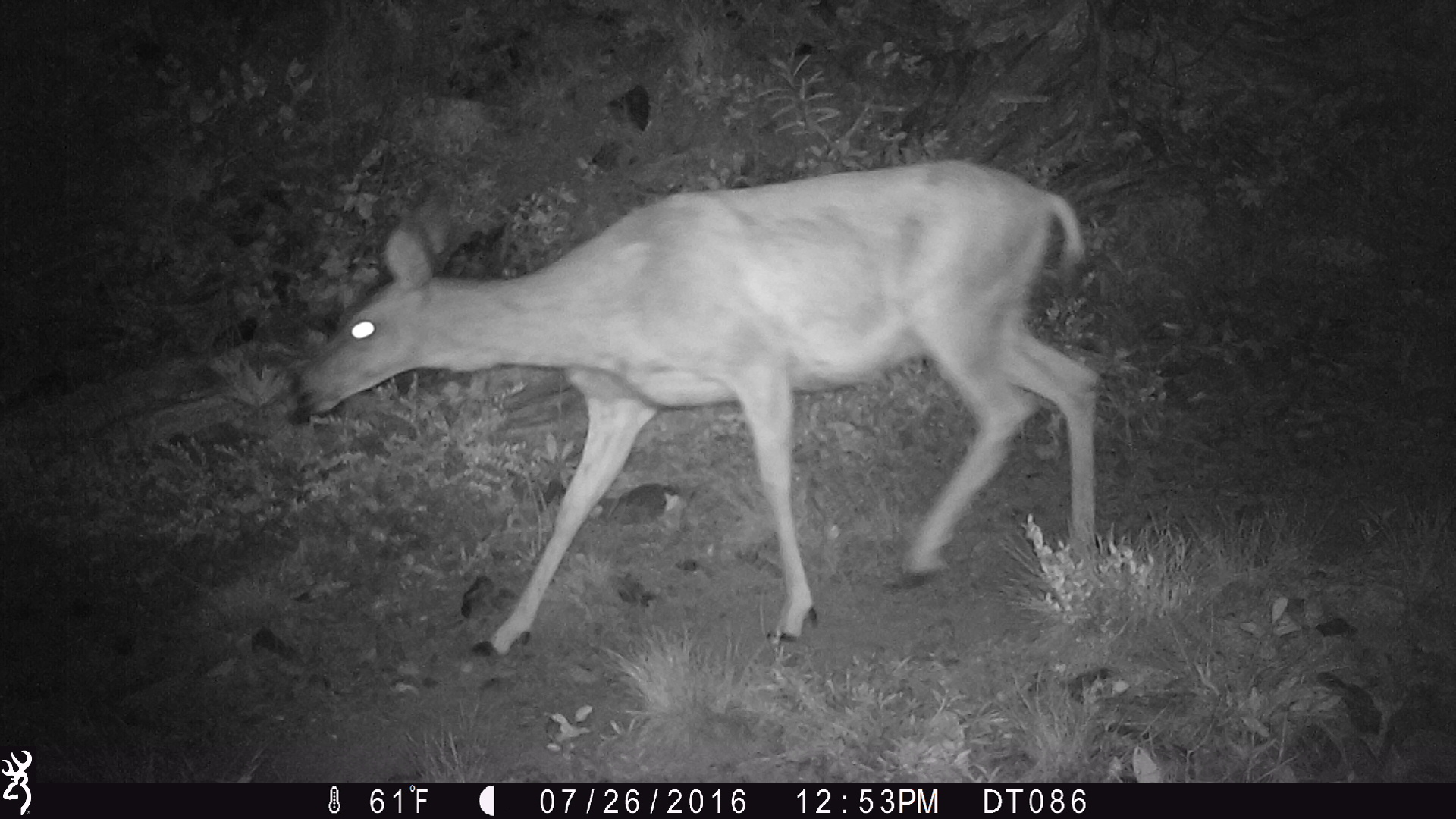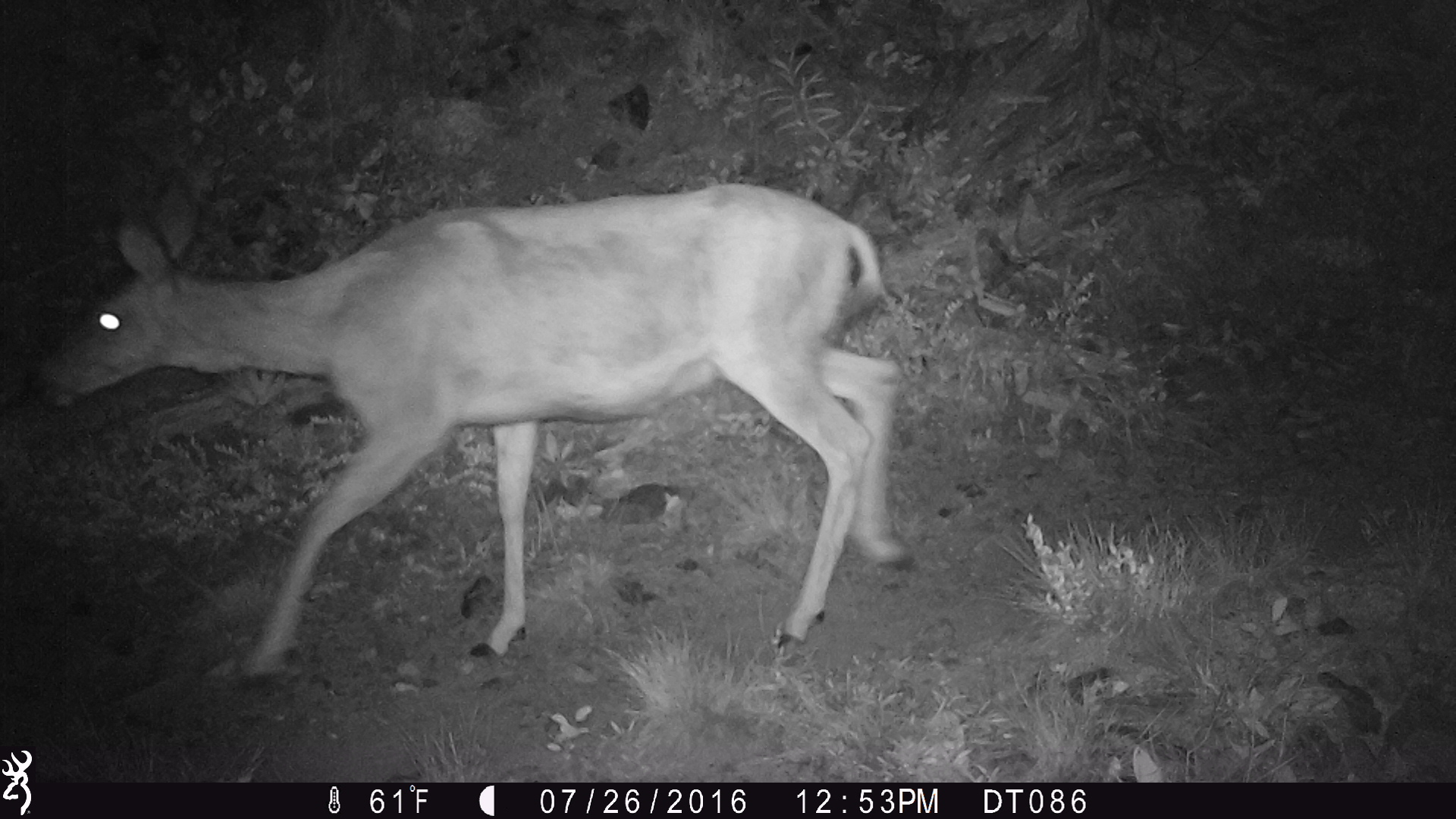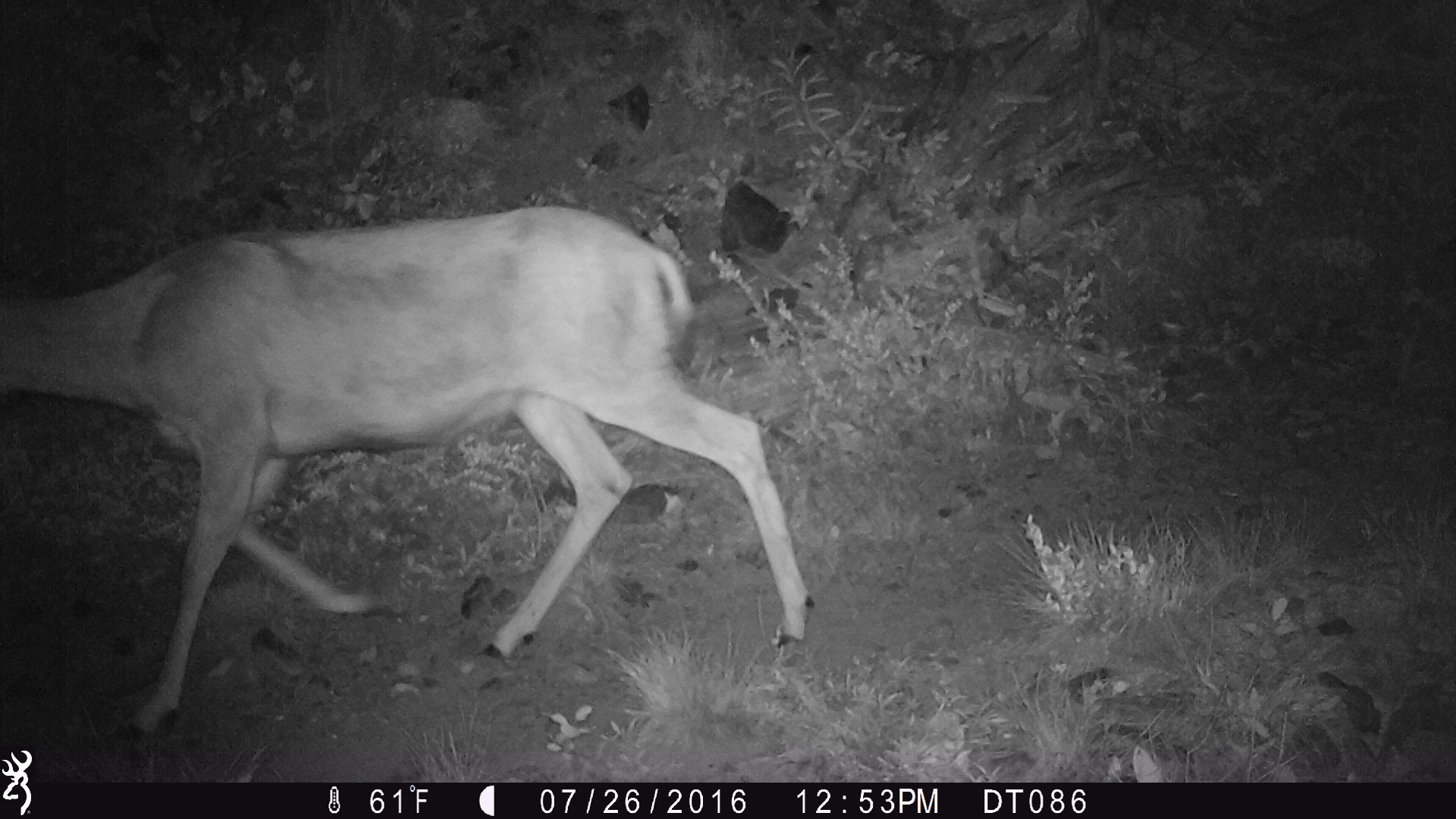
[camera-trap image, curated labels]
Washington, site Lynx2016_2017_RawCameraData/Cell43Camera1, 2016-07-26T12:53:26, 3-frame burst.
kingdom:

_ _ _ _ _

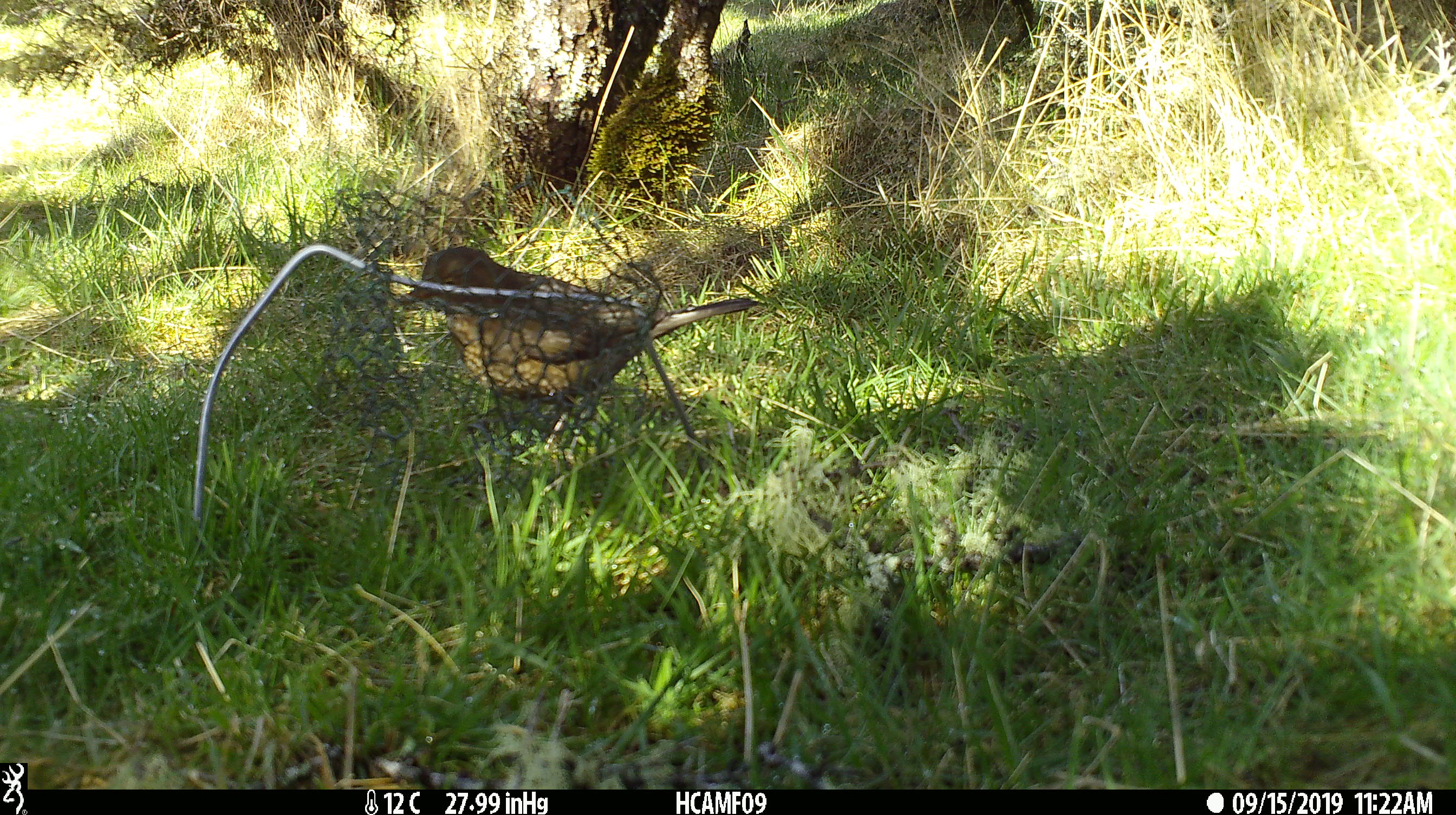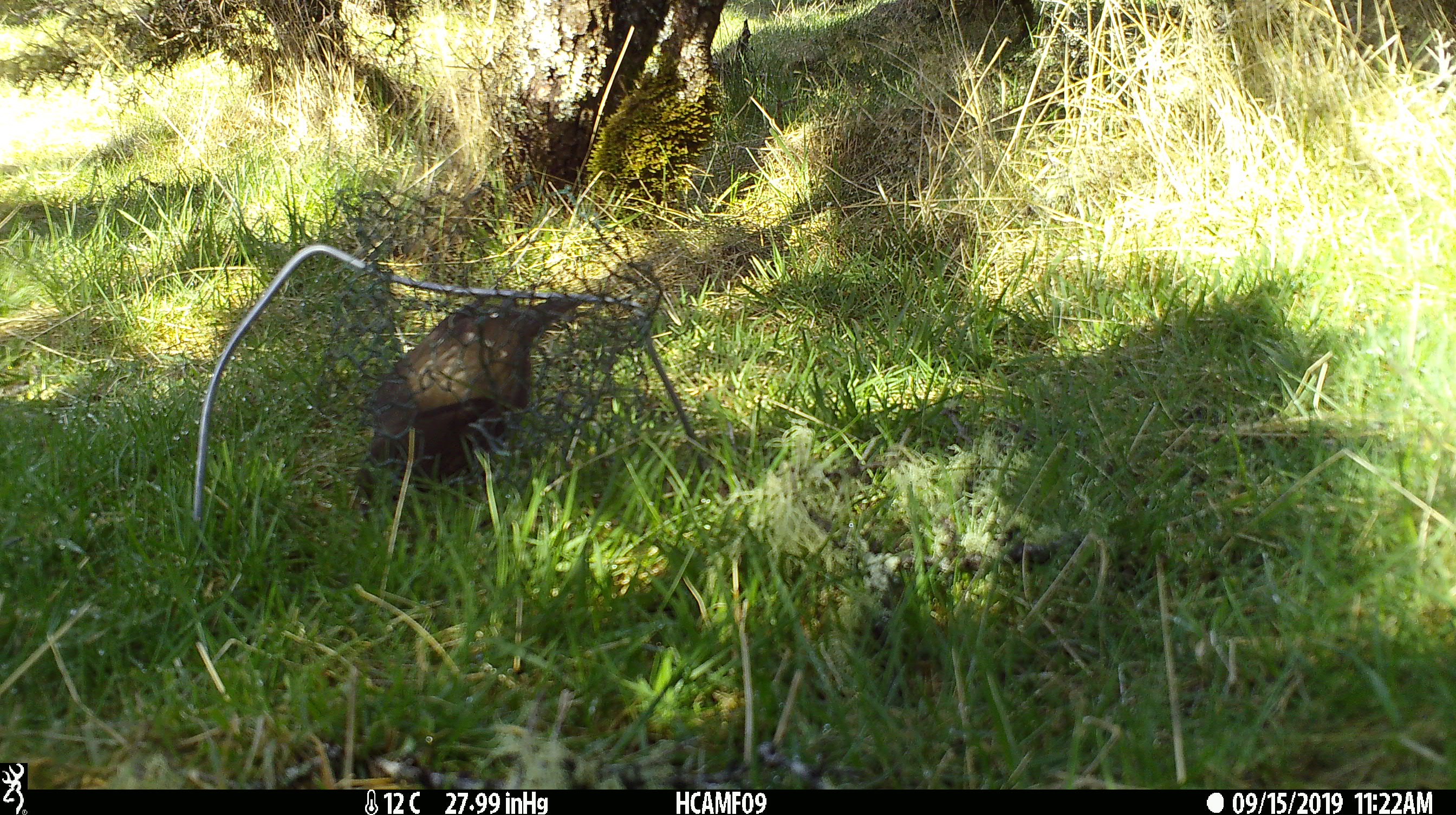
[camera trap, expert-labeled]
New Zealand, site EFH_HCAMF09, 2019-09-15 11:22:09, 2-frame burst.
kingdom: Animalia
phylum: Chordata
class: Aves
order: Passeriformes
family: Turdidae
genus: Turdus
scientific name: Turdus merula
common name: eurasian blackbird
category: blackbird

_ _ _ _ _

WORK ORDER: Your answer must be a single number: how many lines in this listing hold the string "frame"? Please add nothing else.

TASK OUTPUT: 2